Sime Darby Property - Google DC Phase 2 Has Come; BUY

Date: 
2024-12-03
Firm: 
RHB-OSK
Stock: 
Price Target: 
2.33
Price Call: 
BUY
Last Price: 
1.56
Upside/Downside: 
+0.77 (49.36%)
  • Maintain BUY, TP rises to MYR2.33 from MYR2.20, 55% upside with c.2% FY24F yield. We are upbeat on Google’s second investment for a data centre (DC) in Elmina Business Park (EBP), which is larger in value and capacity than the first one. Sime Darby Property’s earnings growth profile will change from 2026-2027 onwards, and the journey ahead could be exciting – as we expect a DC fund to potentially be set up, and listing of a REIT to be in the pipeline. We also do not rule out the possibility that SDPR may acquire some industrial properties to grow the size of its asset portfolio faster.
  • Google DC Phase 2. SDPR announced the signing of a new build-and-lease agreement with Pearl Computing Malaysia (ie Google) for another DC facility to be developed on a 77-acre site in EBP. The second facility is near to the first Google DC, which is currently under construction and targeted for completion in early 2026. Upon the completion of the second Google DC in FY27, a 20-year lease valued at up to MYR5.6bn will commence, and the lease comes with an option for renewal for two additional 5-year terms.
  • Solid execution by management. The second Google DC came in just six months after the first one was announced. We estimate that the investment by Google for Phase 2 could worth MYR4-5bn, as the capacity could be around 200-250MW, based on the land size and the value of total rental. Together with the MYR1.5-2bn investment for Phase 1 (of about 100MW), Google is investing a total of MYR5.5-7bn in EBP alone. This is a boost of confidence for the growth prospects of EBP, and should entice more manufacturers to set up their production facilities in the area. Already, EBP is seeing significant interest from many ancillary industries along the DC supply chain (eg cooling tower manufacturing). We expect EBP and the Elmina township to continue to be a major property sales contributor (now accounting for 25-30% of annual property sales) in the coming years.

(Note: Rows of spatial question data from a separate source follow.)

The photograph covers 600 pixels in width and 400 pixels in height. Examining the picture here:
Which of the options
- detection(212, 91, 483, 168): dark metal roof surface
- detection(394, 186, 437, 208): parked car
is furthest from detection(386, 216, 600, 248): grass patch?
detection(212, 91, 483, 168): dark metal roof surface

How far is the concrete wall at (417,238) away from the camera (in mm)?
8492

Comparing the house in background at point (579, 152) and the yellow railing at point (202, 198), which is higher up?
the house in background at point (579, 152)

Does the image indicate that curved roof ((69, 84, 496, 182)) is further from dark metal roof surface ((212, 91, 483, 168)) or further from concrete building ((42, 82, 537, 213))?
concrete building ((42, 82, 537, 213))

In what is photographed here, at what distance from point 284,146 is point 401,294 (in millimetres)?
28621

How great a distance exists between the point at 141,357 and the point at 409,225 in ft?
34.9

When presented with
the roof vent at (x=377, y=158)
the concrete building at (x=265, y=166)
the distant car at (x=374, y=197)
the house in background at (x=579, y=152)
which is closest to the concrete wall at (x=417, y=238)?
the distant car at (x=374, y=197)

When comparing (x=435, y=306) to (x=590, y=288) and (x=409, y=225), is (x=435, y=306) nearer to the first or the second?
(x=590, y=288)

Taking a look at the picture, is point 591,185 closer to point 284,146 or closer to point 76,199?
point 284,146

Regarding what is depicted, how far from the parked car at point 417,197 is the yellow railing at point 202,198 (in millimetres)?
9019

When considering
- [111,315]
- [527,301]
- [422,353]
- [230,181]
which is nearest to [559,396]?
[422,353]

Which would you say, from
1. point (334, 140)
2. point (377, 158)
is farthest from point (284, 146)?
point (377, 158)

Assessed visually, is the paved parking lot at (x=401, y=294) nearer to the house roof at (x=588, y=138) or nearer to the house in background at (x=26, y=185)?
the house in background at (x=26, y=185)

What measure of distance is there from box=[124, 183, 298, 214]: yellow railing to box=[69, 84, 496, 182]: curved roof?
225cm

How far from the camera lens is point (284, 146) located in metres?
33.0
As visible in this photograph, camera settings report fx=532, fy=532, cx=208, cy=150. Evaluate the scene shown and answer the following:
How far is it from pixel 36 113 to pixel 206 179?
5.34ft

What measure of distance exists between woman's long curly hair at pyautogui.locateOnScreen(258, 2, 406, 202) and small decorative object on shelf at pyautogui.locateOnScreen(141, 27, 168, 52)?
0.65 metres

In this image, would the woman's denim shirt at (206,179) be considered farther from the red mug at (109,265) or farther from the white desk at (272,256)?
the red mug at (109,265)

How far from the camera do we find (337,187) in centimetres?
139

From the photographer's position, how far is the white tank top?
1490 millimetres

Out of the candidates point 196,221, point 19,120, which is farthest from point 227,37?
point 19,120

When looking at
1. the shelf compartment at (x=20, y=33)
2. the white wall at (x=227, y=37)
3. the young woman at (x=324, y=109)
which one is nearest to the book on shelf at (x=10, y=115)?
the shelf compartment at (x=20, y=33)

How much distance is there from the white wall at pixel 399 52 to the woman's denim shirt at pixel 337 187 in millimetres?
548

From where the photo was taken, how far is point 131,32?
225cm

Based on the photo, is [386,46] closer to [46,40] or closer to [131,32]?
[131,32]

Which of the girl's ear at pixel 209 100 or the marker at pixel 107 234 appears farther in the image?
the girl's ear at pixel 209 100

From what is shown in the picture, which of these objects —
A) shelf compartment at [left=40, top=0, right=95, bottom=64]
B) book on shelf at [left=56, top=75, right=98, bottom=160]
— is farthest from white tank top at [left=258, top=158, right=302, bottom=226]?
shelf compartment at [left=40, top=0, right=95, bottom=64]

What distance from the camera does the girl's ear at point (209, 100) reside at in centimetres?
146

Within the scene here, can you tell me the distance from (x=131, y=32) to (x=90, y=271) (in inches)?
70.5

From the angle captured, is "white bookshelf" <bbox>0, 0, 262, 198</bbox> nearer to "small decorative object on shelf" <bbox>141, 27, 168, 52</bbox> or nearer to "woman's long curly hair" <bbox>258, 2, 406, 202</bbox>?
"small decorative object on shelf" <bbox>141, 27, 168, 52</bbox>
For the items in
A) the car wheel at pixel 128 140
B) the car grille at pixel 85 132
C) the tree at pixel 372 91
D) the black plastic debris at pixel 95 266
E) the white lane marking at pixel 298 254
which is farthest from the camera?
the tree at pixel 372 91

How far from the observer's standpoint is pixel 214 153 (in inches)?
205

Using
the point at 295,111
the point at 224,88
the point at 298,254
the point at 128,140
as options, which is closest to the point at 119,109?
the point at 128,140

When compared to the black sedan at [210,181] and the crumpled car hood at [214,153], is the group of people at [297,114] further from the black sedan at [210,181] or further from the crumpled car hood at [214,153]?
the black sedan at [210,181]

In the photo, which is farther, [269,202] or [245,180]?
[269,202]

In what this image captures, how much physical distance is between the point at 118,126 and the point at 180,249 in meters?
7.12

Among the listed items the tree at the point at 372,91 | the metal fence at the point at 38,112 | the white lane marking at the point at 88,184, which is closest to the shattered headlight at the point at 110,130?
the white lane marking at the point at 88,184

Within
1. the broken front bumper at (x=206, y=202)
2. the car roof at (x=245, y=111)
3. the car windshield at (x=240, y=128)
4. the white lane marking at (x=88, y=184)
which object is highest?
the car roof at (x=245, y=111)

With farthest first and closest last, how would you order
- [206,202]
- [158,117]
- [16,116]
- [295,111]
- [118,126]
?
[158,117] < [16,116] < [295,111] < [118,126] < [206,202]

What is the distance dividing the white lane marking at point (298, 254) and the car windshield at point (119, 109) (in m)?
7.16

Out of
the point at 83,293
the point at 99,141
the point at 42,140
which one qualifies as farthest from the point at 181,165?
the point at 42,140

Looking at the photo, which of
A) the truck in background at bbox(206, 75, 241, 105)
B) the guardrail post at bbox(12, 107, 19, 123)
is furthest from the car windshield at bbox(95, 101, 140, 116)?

  • Ramping up recurring income stream. Putting the step-up rental aside, based on a simple average calculation, both Phases 1 and 2 could generate MYR380m in rental income per year, and contribute around MYR170-180m to total net profit. This is slightly more than 30% of our earnings forecast for FY24, suggesting that SDPR’s earnings from FY27 onwards may undergo a quantum leap when both DCs contribute at the same time.
  • Balance sheet is healthy enough to fund more capex. Although management has yet to provide details on its funding plan, we think SDPR’s balance sheet will be able to fund the capex for the facility. The additional borrowings (assuming 70% debt) should raise the company’s net gearing to around 0.4- 0.5x, from 0.195x currently. We believe that the market should be receptive to this, considering the quality of the tenant and asset – which has an almost- zero off-taker risk and 7-8% expected yield.